:: RECORDED DATA ::

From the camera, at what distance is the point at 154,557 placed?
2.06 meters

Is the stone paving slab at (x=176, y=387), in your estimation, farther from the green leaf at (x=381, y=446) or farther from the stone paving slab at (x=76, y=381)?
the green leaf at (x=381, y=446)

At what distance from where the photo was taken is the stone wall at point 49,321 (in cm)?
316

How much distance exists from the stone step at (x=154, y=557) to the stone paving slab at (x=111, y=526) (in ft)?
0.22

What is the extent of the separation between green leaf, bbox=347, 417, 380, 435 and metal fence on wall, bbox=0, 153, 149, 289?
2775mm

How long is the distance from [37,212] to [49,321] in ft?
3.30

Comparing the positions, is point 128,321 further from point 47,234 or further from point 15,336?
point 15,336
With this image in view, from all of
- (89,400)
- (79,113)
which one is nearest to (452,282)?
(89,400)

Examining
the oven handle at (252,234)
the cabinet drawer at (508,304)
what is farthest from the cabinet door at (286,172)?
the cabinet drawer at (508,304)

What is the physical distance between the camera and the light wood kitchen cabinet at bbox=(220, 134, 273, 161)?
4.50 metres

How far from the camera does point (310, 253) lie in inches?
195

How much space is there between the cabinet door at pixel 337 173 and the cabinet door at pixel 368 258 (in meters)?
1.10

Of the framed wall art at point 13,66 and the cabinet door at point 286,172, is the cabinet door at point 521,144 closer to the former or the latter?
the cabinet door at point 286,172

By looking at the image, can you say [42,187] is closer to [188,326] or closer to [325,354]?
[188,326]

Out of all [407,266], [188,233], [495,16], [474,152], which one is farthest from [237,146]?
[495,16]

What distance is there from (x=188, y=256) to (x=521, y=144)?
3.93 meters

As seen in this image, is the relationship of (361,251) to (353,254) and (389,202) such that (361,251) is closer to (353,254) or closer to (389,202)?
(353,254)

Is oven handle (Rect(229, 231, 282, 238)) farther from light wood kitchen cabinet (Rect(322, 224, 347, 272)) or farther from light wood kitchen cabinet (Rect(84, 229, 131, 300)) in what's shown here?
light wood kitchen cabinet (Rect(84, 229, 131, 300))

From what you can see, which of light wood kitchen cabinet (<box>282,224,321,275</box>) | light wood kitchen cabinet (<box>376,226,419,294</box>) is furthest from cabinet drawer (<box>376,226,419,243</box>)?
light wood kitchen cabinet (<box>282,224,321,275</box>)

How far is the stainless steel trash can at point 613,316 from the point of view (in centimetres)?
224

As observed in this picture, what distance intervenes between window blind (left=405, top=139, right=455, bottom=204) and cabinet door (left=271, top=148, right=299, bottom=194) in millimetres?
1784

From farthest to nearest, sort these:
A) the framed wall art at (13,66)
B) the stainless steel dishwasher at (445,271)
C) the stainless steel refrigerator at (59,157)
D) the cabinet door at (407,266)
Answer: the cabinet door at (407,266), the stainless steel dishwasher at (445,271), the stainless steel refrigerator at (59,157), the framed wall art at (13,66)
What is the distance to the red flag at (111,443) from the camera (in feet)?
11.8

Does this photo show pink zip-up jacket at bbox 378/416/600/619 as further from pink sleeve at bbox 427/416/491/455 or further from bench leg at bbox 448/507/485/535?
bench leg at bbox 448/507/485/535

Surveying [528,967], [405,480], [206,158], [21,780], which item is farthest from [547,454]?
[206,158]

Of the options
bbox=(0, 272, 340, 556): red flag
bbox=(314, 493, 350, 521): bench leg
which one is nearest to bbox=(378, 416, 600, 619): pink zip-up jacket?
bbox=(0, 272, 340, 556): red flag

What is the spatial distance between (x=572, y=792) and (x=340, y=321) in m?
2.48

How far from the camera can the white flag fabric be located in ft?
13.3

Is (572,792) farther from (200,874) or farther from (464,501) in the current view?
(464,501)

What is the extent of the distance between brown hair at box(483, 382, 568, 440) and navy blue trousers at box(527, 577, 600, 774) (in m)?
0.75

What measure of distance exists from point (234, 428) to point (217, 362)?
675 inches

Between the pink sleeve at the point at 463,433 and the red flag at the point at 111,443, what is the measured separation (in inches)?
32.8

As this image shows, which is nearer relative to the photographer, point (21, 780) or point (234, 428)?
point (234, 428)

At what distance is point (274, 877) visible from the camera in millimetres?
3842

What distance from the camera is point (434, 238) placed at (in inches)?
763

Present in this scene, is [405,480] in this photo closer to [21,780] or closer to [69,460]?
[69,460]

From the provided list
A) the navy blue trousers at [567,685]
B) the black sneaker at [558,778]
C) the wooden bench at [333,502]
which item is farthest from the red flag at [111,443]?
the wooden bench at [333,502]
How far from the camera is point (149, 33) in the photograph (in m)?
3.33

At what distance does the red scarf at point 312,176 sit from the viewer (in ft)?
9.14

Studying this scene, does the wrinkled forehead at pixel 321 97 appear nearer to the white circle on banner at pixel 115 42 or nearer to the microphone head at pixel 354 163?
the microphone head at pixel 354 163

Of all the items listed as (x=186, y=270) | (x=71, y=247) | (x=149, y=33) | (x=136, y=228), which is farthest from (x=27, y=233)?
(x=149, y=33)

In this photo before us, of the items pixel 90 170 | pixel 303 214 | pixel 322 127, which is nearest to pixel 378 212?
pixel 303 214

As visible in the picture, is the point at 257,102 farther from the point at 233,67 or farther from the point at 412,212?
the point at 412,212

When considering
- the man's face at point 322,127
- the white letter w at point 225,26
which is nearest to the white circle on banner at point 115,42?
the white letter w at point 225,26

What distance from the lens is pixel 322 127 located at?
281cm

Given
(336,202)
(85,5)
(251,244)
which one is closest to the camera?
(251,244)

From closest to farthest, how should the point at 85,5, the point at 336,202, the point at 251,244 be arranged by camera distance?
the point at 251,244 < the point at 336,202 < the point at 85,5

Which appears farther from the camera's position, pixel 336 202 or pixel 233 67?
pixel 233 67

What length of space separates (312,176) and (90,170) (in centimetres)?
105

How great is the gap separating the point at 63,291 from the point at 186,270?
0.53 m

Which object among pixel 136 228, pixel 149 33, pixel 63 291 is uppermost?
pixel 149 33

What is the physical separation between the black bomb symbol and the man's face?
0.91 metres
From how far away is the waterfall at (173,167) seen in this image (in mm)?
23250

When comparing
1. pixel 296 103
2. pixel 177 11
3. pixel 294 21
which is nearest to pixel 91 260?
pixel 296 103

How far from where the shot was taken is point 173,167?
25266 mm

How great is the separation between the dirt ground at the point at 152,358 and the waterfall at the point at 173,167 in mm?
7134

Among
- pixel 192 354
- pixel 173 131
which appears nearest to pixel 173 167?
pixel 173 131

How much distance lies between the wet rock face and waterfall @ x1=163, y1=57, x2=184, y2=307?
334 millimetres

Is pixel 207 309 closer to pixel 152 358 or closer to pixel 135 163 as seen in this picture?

:: SHORT EXERCISE ::
Print all of the entries above verbatim, from the first to the last, without altering a single character.

:: ANSWER TO THE PROBLEM ::
From the camera, at what distance is the point at 154,557 placed?
2.06 meters

Is the stone paving slab at (x=176, y=387), in your estimation, farther from the green leaf at (x=381, y=446) or farther from the stone paving slab at (x=76, y=381)?
the green leaf at (x=381, y=446)

At what distance from where the photo was taken is the stone wall at point 49,321 (in cm)?
316

How much distance exists from the stone step at (x=154, y=557) to the stone paving slab at (x=111, y=526) (in ft)?
0.22

What is the extent of the separation between green leaf, bbox=347, 417, 380, 435 and metal fence on wall, bbox=0, 153, 149, 289?
2775mm

How long is the distance from [37,212] to [49,321] in ft?
3.30

Comparing the positions, is point 128,321 further from point 47,234 or further from point 15,336?
point 15,336
With this image in view, from all of
- (89,400)
- (79,113)
which one is nearest to (452,282)?
(89,400)

Examining
the oven handle at (252,234)
the cabinet drawer at (508,304)
what is farthest from the cabinet door at (286,172)?
the cabinet drawer at (508,304)

What is the physical distance between the camera and the light wood kitchen cabinet at bbox=(220, 134, 273, 161)?
4.50 metres

How far from the camera does point (310, 253) lie in inches?
195

How much space is there between the cabinet door at pixel 337 173 and the cabinet door at pixel 368 258 (in meters)?
1.10

Of the framed wall art at point 13,66 and the cabinet door at point 286,172, is the cabinet door at point 521,144 closer to the former or the latter?
the cabinet door at point 286,172

By looking at the image, can you say [42,187] is closer to [188,326] or closer to [325,354]?
[188,326]

Out of all [407,266], [188,233], [495,16], [474,152], which one is farthest from [237,146]?
[495,16]

What distance is there from (x=188, y=256) to (x=521, y=144)?
3.93 meters

As seen in this image, is the relationship of (361,251) to (353,254) and (389,202) such that (361,251) is closer to (353,254) or closer to (389,202)?
(353,254)

Is oven handle (Rect(229, 231, 282, 238)) farther from light wood kitchen cabinet (Rect(322, 224, 347, 272)) or farther from light wood kitchen cabinet (Rect(84, 229, 131, 300)) in what's shown here?
light wood kitchen cabinet (Rect(84, 229, 131, 300))

From what you can see, which of light wood kitchen cabinet (<box>282,224,321,275</box>) | light wood kitchen cabinet (<box>376,226,419,294</box>) is furthest from cabinet drawer (<box>376,226,419,243</box>)?
light wood kitchen cabinet (<box>282,224,321,275</box>)

How far is the stainless steel trash can at point 613,316 from the point of view (in centimetres)?
224

As observed in this picture, what distance intervenes between window blind (left=405, top=139, right=455, bottom=204) and cabinet door (left=271, top=148, right=299, bottom=194) in millimetres?
1784

From farthest to nearest, sort these:
A) the framed wall art at (13,66)
B) the stainless steel dishwasher at (445,271)
C) the stainless steel refrigerator at (59,157)
D) the cabinet door at (407,266)
Answer: the cabinet door at (407,266), the stainless steel dishwasher at (445,271), the stainless steel refrigerator at (59,157), the framed wall art at (13,66)
What is the distance to the red flag at (111,443) from the camera (in feet)?
11.8

Does this photo show pink zip-up jacket at bbox 378/416/600/619 as further from pink sleeve at bbox 427/416/491/455 or further from bench leg at bbox 448/507/485/535?
bench leg at bbox 448/507/485/535

Surveying [528,967], [405,480], [206,158], [21,780], which item is farthest from [547,454]?
[206,158]

Of the options
bbox=(0, 272, 340, 556): red flag
bbox=(314, 493, 350, 521): bench leg
which one is nearest to bbox=(378, 416, 600, 619): pink zip-up jacket?
bbox=(0, 272, 340, 556): red flag

What is the spatial distance between (x=572, y=792) and (x=340, y=321) in m?
2.48

How far from the camera can the white flag fabric be located in ft?
13.3

Is (572,792) farther from (200,874) or farther from (464,501) in the current view?
(464,501)

What is the extent of the distance between brown hair at box(483, 382, 568, 440) and navy blue trousers at box(527, 577, 600, 774) (in m)?
0.75

What measure of distance exists from point (234, 428) to point (217, 362)?
675 inches

Between the pink sleeve at the point at 463,433 and the red flag at the point at 111,443, what is the measured separation (in inches)?
32.8

As this image shows, which is nearer relative to the photographer, point (21, 780) or point (234, 428)?
point (234, 428)

At what distance is point (274, 877) visible from the camera in millimetres?
3842

What distance from the camera is point (434, 238) placed at (in inches)?
763

Present in this scene, is [405,480] in this photo closer to [21,780] or closer to [69,460]?
[69,460]

From the provided list
A) the navy blue trousers at [567,685]
B) the black sneaker at [558,778]
C) the wooden bench at [333,502]
which item is farthest from the red flag at [111,443]?
the wooden bench at [333,502]
How far from the camera is point (149, 33) in the photograph (in m)?
3.33

At what distance does the red scarf at point 312,176 sit from the viewer (in ft)?
9.14

Studying this scene, does the wrinkled forehead at pixel 321 97 appear nearer to the white circle on banner at pixel 115 42 or nearer to the microphone head at pixel 354 163?
the microphone head at pixel 354 163

Of all the items listed as (x=186, y=270) | (x=71, y=247) | (x=149, y=33) | (x=136, y=228), which is farthest from (x=27, y=233)?
(x=149, y=33)

In this photo before us, of the items pixel 90 170 | pixel 303 214 | pixel 322 127, which is nearest to pixel 378 212?
pixel 303 214

As visible in the picture, is the point at 257,102 farther from the point at 233,67 or farther from the point at 412,212?
the point at 412,212

When considering
- the man's face at point 322,127
- the white letter w at point 225,26
which is nearest to the white circle on banner at point 115,42?
the white letter w at point 225,26

What distance from the lens is pixel 322 127 located at?
281cm

Given
(336,202)
(85,5)
(251,244)
which one is closest to the camera?
(251,244)

From closest to farthest, how should the point at 85,5, the point at 336,202, the point at 251,244 be arranged by camera distance?
the point at 251,244 < the point at 336,202 < the point at 85,5

Which appears farther from the camera's position, pixel 336 202 or pixel 233 67?
pixel 233 67

What length of space separates (312,176) and (90,170) (in centimetres)?
105

How great is the gap separating the point at 63,291 from the point at 186,270?
0.53 m

Which object among pixel 136 228, pixel 149 33, pixel 63 291 is uppermost?
pixel 149 33

What is the physical separation between the black bomb symbol and the man's face?
0.91 metres
From how far away is the waterfall at (173,167) seen in this image (in mm)?
23250

When comparing
1. pixel 296 103
2. pixel 177 11
3. pixel 294 21
which is nearest to pixel 91 260?
pixel 296 103

How far from where the shot was taken is point 173,167?
25266 mm

How great is the separation between the dirt ground at the point at 152,358 and the waterfall at the point at 173,167 in mm?
7134

Among
- pixel 192 354
- pixel 173 131
which appears nearest to pixel 173 167?
pixel 173 131

How much distance lies between the wet rock face and waterfall @ x1=163, y1=57, x2=184, y2=307?
334 millimetres

Is pixel 207 309 closer to pixel 152 358 or closer to pixel 135 163 as seen in this picture?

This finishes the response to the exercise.